10. Notice of Cross Motion for Summary Judgment, (CM-75983) filed December 10, 2008;

11. Affidavit in Support of Cross Motion for Summary Judgment of Michael C. Rizzo, Esq, AAG, Dated December 10, 2008. with annexed Exhibits A-B;

12. Reply Affirmation in Support of Claimant’s Motion for Summary Judgment and in Opposition to Defendant’s Cross Motion of Douglas S. Sanders, Esq., dated December 15, 2008;

13. Reply Affirmation in Further Support of Claimant’s Motion to Strike of Douglas S. Sanders, Esq., dated December 15, 2008;

14. Reply Affidavit of Michael C. Rizzo, Esq, AAG, Dated December 23, 2008;

15. Claim, filed June 22, 2005.


[2]. Claimant’s prior motion for the same relief (M-75121) was withdrawn after a conference with the Court.

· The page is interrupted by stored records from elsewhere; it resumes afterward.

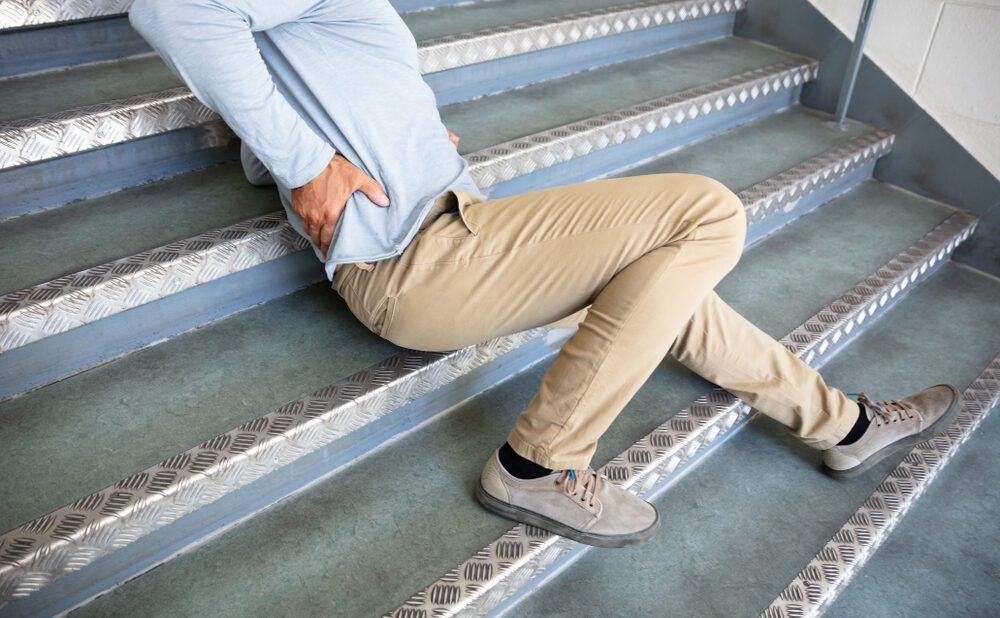 Person sitting on stairs holding their lower back after a fall.
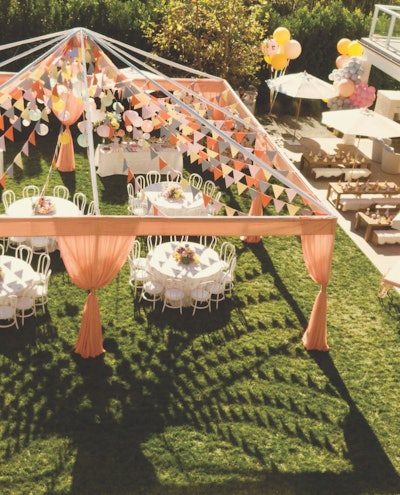 This outdoor tea party-themed gathering featured an open-air tent structure with peach-colored draping by Los Angeles-based Town & Country Event Rentals.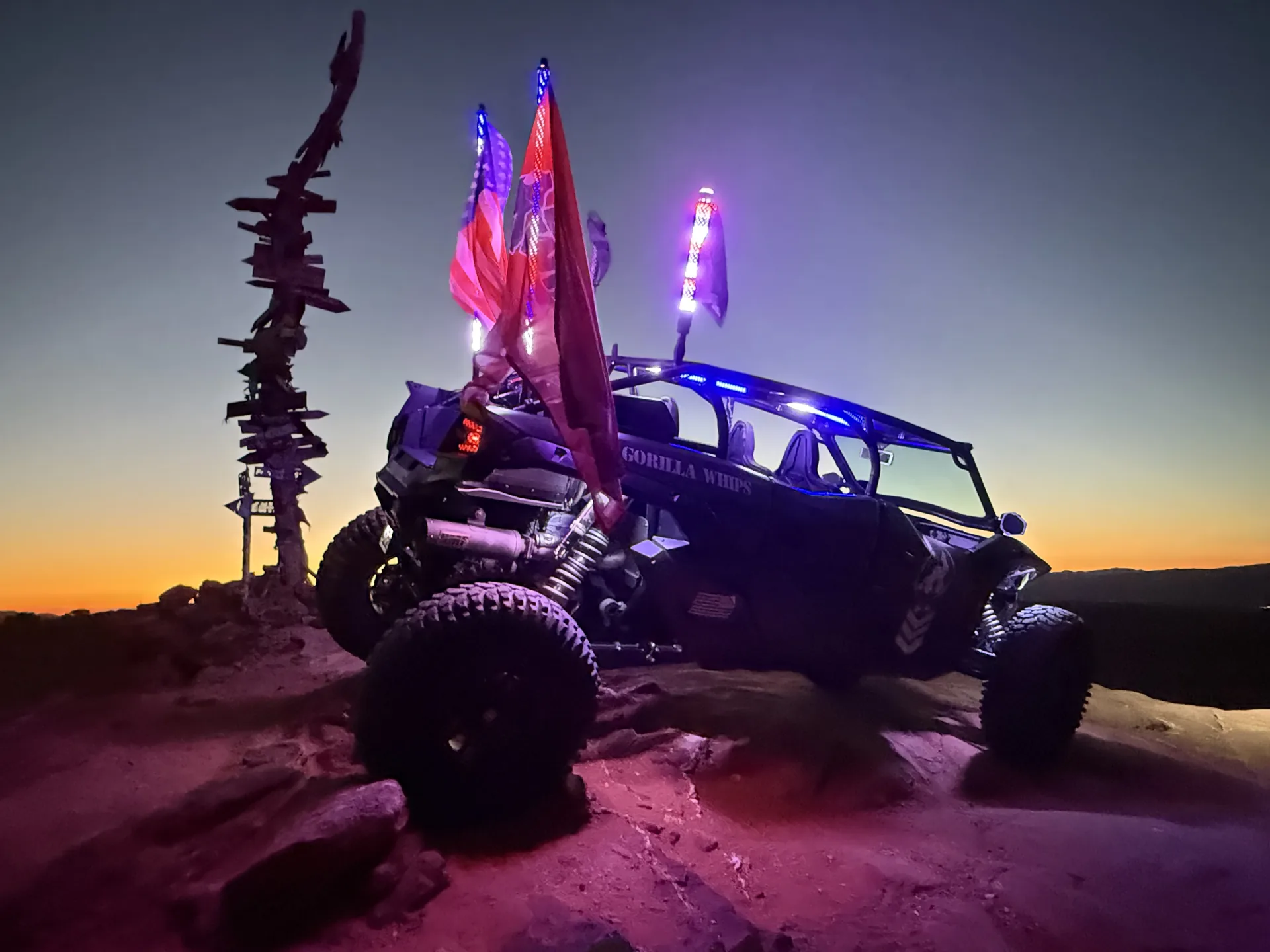 Off-road vehicle and whip flags at desert sunset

The present motions and cross motion were filed thereafter.
[3]. Supreme Court stated “[i]n sum, and in the context of petitioner’s request for an order of mandamus directing payment of retroactive reimbursement, respondent has not established that its withholding of such payments is legal, and inasmuch as those rates have been finally approved, payment of the retroactive reimbursement is a ministerial act to which petitioner has established its clear entitlement” (Matter of Signature Health v Department of Health, Sup Ct, Albany County, June 19, 2003, Sheridan, J., at 9 [Annexed to Claim]).